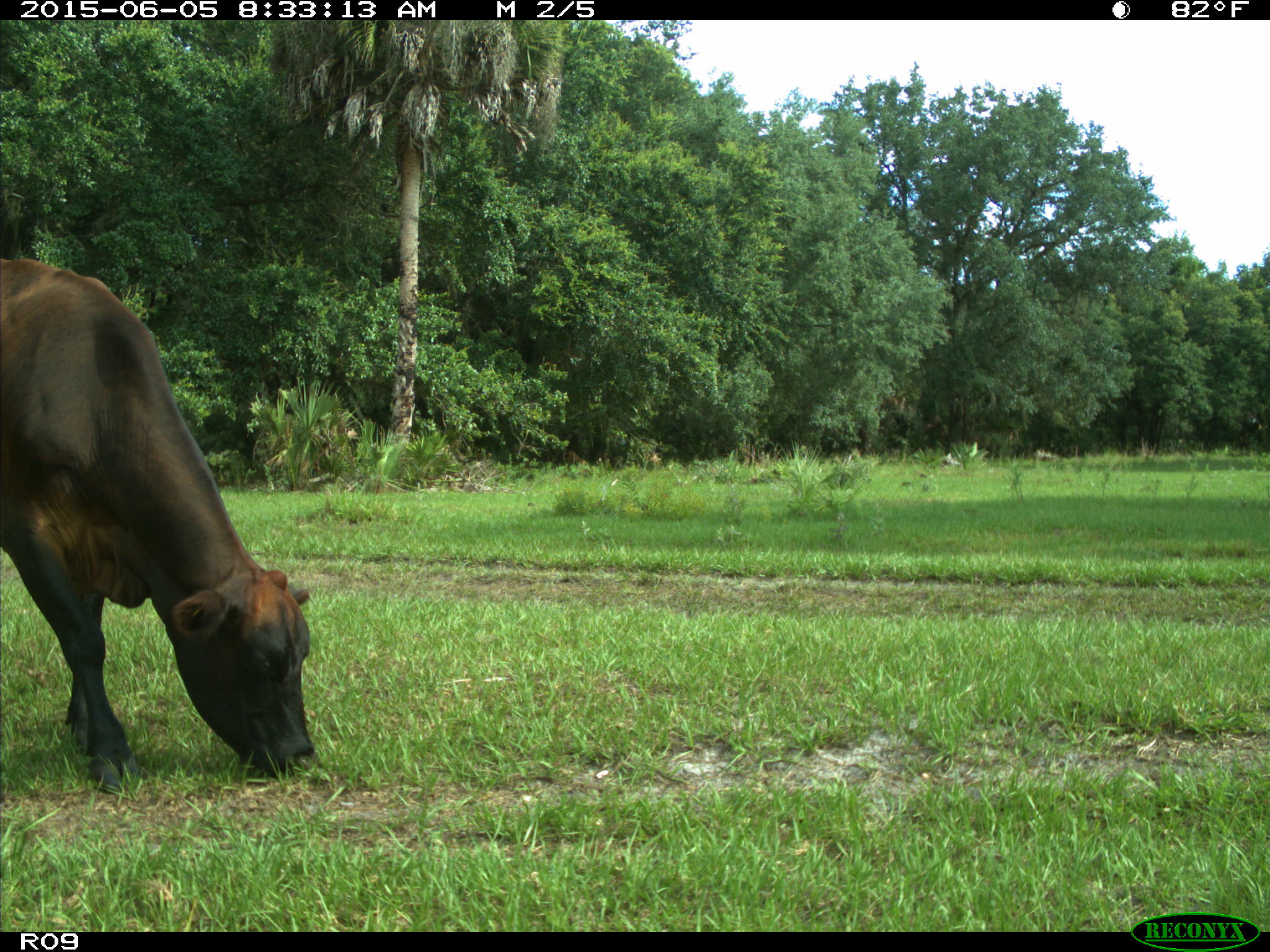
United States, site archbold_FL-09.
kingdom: Animalia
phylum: Chordata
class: Mammalia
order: Artiodactyla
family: Bovidae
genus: Bos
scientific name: Bos taurus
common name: domestic cow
Bos taurus (domestic cow).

[PROBLEM DESCRIPTION] Word for word, reproduce all the data, but not the pictures.

[EXERCISE SOLUTION]
United States, site archbold_FL-09.
kingdom: Animalia
phylum: Chordata
class: Mammalia
order: Artiodactyla
family: Bovidae
genus: Bos
scientific name: Bos taurus
common name: domestic cow
Bos taurus (domestic cow).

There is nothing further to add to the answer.